During the regular season, Foles came in slightly under Wentz with a 2.70 time-to-throw. In the playoffs it plummeted, in a good way, to 2.53. In all three playoff games he got the ball out of his hands much quicker than he had in the regular season. In all three games he was pressured less than the league average. It paid off and he experienced a clean pocket at a much higher rate, facing pressure only 28.7% of the time. I doubt it’s pure coincidence.

It’s one thing to say “just get rid of the ball quicker”; I admit that’s another lazy statement. To expand upon that, I’ll point to something I’ve alluded to before; the Eagles should attack the short middle of the field with higher frequency.

“When they attacked the short middle of the field it resulted in a 123 QB rating for Wentz for the season. Targeting Zach Ertz in the short middle resulted in a 124 rating and it spiked to a team high 138 when he was targeted deep middle. The Eagles listen to what they analytics tell them and adjust accordingly, which could benefit Ertz and translate to high volume games.” – It Me

Whether it’s shorter route combinations or run-pass options, there’s opportunity to exploit further in 2018. The Eagles are excellent at creating favorable match-ups via alignment in the middle of the field. If they focus in on this area, it should lead to a higher frequency of minus 2.5 second snap-to-throws. Ertz, Dallas Goedert, and Nelson Agholor should all reap the benefits from those two analytical trends colliding.

Maybe it’s just a part of Wentz’s game with which we will have to live. To his credit, he’ll hang in a pocket longer than most to find that one extra beat needed before unleashing a frozen rope to an uncovering receiver. It’s still worth noting that when you take in the whole picture, Wentz is more efficient in almost every away when he gets it out in less than two and a half seconds.

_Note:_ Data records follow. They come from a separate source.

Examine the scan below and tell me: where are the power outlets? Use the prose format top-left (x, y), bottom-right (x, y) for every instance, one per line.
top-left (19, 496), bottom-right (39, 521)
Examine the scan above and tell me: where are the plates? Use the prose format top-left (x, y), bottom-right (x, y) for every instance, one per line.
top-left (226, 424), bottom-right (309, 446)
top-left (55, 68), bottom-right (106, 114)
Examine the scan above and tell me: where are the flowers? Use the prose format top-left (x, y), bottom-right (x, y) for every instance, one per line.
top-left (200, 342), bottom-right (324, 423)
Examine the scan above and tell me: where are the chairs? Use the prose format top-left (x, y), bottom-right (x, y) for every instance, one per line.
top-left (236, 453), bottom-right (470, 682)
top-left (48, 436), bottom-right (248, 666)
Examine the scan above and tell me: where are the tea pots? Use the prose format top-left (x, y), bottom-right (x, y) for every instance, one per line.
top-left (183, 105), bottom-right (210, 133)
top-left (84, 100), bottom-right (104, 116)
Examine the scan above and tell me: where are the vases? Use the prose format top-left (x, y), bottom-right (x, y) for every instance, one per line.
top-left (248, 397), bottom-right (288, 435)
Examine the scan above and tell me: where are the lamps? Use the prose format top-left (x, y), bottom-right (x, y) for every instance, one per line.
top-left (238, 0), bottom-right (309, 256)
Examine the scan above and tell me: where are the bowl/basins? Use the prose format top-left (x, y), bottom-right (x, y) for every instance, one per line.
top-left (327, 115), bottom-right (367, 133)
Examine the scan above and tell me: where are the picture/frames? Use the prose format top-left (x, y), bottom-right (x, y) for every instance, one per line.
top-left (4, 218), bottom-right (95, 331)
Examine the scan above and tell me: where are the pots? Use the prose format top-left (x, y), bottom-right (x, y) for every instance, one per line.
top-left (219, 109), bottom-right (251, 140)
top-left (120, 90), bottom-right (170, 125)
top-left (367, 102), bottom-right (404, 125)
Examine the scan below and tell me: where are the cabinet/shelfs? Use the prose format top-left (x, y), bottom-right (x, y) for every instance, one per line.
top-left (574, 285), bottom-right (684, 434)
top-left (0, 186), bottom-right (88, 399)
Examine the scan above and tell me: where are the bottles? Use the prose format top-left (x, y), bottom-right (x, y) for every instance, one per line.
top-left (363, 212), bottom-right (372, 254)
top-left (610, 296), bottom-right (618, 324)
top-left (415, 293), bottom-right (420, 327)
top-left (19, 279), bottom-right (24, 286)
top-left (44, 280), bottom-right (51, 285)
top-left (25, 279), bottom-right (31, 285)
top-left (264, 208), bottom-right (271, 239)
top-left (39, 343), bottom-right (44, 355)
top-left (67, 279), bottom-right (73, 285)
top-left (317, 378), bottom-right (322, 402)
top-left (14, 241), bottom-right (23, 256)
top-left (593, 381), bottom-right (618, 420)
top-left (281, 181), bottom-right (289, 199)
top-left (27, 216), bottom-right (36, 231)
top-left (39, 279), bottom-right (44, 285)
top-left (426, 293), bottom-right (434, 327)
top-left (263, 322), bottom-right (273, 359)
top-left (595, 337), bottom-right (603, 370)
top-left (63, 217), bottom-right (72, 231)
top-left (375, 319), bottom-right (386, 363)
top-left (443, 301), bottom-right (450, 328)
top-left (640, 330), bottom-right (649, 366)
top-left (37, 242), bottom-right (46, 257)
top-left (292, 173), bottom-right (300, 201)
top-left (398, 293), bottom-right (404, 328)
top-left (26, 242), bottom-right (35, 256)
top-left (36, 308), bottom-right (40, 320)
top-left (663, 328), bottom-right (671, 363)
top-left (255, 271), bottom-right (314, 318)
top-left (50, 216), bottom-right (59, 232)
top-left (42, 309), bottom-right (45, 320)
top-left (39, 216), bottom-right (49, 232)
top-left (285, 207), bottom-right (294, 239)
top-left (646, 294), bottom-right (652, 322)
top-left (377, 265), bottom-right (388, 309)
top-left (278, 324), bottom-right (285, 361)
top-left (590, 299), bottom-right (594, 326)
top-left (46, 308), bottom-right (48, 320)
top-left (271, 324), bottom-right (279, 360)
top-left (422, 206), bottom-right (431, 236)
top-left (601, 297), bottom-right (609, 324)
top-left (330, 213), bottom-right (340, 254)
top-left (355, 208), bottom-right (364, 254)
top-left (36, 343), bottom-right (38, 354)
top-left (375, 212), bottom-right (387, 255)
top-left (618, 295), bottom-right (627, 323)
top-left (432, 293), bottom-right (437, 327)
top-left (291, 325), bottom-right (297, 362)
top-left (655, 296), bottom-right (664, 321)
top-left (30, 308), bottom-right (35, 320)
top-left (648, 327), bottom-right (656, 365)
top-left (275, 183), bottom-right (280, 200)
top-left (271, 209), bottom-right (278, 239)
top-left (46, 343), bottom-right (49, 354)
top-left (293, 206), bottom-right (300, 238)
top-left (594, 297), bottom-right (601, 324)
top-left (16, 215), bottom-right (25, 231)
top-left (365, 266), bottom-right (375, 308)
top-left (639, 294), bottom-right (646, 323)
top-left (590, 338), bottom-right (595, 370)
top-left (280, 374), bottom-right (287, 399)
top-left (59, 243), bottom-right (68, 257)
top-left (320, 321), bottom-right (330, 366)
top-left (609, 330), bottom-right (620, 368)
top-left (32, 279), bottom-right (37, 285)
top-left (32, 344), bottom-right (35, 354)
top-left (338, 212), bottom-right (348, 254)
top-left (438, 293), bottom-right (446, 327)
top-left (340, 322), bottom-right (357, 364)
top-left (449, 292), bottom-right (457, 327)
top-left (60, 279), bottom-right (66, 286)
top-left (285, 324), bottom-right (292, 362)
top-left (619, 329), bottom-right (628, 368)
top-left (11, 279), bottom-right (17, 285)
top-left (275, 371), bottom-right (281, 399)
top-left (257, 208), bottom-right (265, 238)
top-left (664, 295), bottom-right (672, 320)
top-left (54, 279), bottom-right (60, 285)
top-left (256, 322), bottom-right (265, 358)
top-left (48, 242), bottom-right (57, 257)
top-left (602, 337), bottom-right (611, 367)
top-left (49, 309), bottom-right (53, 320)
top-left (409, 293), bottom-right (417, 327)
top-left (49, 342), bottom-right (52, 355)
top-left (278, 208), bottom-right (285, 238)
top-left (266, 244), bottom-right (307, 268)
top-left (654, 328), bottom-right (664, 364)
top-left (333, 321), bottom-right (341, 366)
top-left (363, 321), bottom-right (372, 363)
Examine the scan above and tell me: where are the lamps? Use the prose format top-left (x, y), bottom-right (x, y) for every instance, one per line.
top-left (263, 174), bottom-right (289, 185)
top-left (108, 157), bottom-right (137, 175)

A concerted effort to keep Wentz upright and clean should be on the forefront of the minds of the Eagles coaching staff. It’s my belief that they already recognized the problem, formed a solution, and applied them to Foles in the post-season. With the success they had with the eventual Super Bowl MVP, they have the blueprint. They just need to execute (again, because they won the Super Bowl).